» **To do**
From the entries below, reproduce exactly the line containing "COLLECTIE TROPENMUSEUM Groepsportret", the line containing "PILLAR HOUSE, Grade", and every line in between, with nothing added.

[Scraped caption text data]

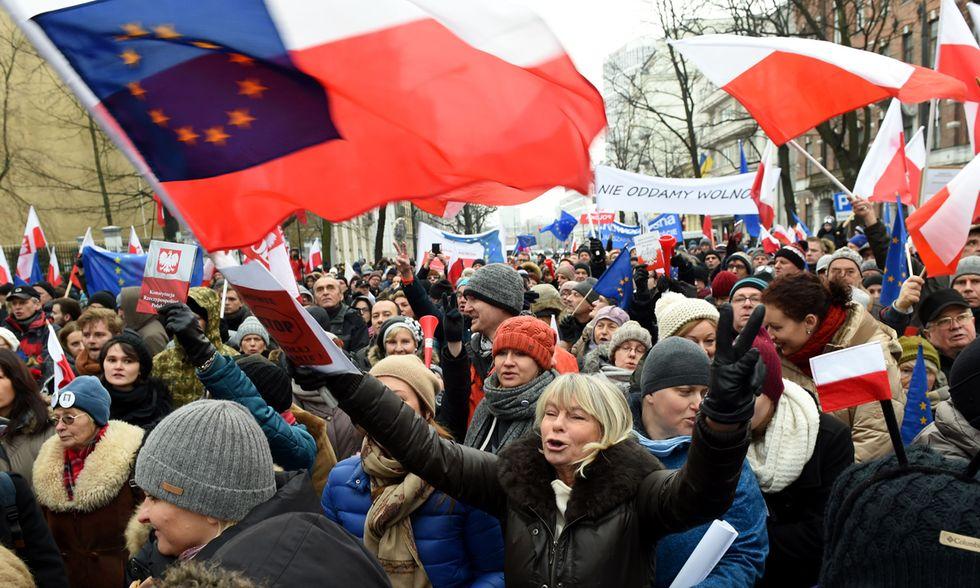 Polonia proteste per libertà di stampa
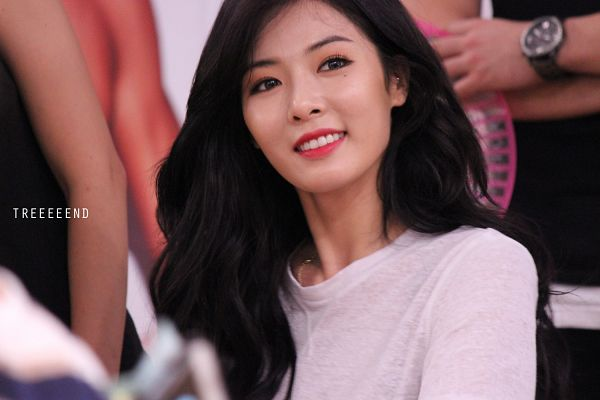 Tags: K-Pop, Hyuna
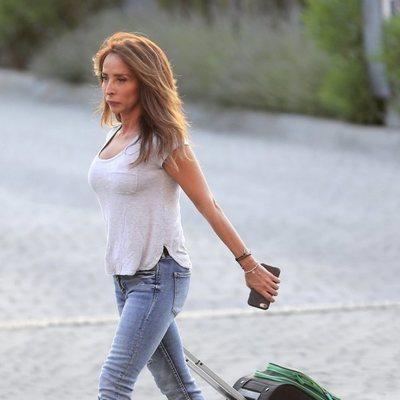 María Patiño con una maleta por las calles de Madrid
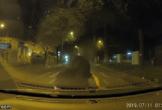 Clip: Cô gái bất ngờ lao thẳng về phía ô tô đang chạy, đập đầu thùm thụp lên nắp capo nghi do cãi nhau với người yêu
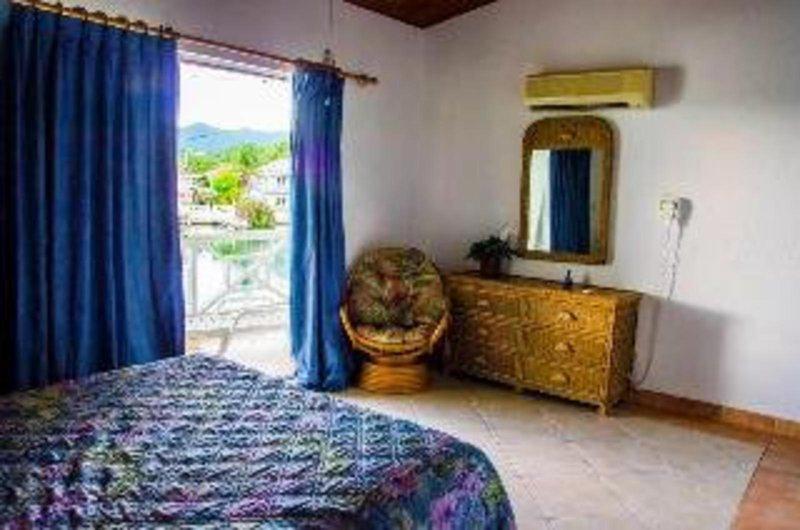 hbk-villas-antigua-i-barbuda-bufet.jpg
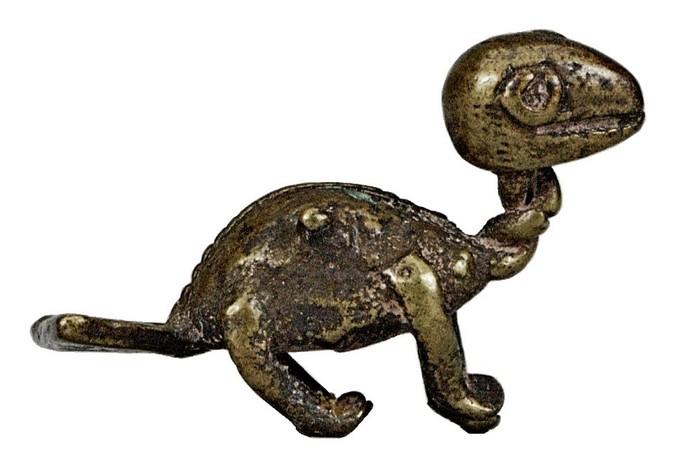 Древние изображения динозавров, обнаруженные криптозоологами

--

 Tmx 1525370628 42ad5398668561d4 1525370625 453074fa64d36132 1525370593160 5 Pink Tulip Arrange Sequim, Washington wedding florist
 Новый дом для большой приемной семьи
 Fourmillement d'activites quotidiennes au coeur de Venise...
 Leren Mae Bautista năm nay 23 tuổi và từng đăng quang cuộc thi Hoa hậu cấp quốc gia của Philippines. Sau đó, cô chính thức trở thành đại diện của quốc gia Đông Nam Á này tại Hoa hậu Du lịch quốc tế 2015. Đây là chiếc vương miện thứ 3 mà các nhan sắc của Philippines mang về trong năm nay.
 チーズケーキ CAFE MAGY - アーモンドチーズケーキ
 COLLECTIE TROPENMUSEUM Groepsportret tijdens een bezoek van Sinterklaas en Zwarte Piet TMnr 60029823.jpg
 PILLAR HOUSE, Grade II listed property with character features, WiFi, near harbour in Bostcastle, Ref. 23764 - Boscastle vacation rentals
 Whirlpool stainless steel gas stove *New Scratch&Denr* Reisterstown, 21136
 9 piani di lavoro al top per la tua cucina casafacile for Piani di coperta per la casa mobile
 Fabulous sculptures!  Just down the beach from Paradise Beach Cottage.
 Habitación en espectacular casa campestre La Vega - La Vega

» **Exercise solution**
 COLLECTIE TROPENMUSEUM Groepsportret tijdens een bezoek van Sinterklaas en Zwarte Piet TMnr 60029823.jpg
 PILLAR HOUSE, Grade II listed property with character features, WiFi, near harbour in Bostcastle, Ref. 23764 - Boscastle vacation rentals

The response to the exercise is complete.